:: Brief ::
Your answer should hold exactly the lines below from the line with "Sac fourre-tout pliable" through the line with "Polyhouse line sketch greenhouse variant", both included, and no pictures at all.

:: Recorded information ::
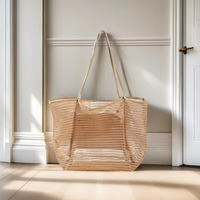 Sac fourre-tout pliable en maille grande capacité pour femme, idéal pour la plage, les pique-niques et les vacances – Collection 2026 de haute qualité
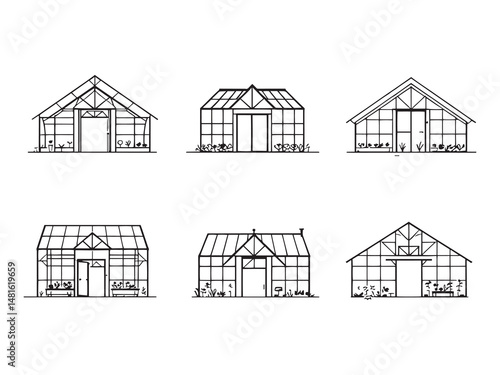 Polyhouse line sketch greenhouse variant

...

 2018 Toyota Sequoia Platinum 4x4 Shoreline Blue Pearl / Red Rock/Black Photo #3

:: Output ::
 Sac fourre-tout pliable en maille grande capacité pour femme, idéal pour la plage, les pique-niques et les vacances – Collection 2026 de haute qualité
 Polyhouse line sketch greenhouse variant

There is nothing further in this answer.